If I have any requests to you and there is no ticket to deal with them, I will create a ticket at Trac.
Thank you again!

I was surprised that Tor network throughput had been improved a lot! Thank you so much.

Many thanks to dgoulet for designing and implementing the DDoS protection which helped a lot and even scared the DDoSers into pausing their DDoS.

April 01, 2018

Permalink

If the two recent TAILS updates are so important, why aren't they posting updates news here?

April 03, 2018

Permalink

Hello, thanks for all the good work! But in the future could you think about releasing a Arm version of TOR browser? It would help a lot all the RPi users around the world!!! Anyways, thanks for the good work!!!

April 03, 2018

Permalink

Sooooo... when will TorProject be opening up to crypto donations?

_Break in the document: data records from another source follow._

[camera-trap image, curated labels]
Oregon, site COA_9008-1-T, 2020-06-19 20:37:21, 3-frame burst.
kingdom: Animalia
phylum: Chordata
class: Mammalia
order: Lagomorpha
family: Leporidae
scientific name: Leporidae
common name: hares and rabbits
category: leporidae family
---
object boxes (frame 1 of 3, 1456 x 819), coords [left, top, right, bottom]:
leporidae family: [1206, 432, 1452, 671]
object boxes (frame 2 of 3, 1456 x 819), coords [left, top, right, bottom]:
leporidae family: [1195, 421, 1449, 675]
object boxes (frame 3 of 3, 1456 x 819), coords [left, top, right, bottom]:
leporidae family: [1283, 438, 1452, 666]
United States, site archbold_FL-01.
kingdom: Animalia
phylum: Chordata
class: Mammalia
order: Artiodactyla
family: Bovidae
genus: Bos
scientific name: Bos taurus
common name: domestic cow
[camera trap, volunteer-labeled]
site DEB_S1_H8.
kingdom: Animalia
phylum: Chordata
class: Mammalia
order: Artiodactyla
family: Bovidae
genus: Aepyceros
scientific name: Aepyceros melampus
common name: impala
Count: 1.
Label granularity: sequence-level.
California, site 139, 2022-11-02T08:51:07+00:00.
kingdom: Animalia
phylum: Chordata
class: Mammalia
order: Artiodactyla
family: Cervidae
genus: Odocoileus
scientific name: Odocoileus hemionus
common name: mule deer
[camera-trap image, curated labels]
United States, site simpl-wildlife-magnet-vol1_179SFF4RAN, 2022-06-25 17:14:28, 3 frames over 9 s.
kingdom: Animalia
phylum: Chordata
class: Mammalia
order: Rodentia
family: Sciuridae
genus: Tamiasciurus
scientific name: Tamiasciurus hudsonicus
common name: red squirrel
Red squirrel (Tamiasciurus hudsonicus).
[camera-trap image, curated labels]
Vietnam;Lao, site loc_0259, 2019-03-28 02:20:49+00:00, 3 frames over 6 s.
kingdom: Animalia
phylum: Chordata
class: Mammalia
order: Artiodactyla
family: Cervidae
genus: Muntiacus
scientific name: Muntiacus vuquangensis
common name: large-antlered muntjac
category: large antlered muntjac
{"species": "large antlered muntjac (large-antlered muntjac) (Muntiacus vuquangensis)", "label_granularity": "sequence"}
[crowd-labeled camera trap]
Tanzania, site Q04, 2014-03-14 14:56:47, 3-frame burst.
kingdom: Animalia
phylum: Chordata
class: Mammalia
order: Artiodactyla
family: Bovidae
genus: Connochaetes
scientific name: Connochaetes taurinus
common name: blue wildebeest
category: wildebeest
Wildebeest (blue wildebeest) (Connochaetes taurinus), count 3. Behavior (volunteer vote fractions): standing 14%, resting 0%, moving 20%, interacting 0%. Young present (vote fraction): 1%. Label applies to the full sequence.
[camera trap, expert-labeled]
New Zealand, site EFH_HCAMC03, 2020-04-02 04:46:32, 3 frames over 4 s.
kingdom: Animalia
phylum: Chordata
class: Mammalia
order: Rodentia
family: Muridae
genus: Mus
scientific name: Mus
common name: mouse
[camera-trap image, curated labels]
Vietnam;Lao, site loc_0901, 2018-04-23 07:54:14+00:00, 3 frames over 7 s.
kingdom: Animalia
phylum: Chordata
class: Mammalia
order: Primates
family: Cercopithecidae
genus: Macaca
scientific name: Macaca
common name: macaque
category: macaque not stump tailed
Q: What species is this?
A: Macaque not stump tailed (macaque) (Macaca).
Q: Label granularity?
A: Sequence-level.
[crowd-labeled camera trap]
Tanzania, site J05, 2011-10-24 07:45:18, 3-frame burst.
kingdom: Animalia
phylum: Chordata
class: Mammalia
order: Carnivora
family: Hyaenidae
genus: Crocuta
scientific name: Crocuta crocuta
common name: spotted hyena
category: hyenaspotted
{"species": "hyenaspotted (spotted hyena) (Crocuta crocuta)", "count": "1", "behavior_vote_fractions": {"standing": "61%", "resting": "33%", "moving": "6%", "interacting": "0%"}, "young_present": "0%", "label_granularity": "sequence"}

Or should we start our own tor fork?

April 10, 2018

Permalink

Hi nickm,

I have a few questions to you because you are probably responsible for me.

    If I create a new online account to have a direct communication channel with you with my real name, may I send a message to you?
    I am interested in Mozilla Fellowship job. Do you think I am talented for this job?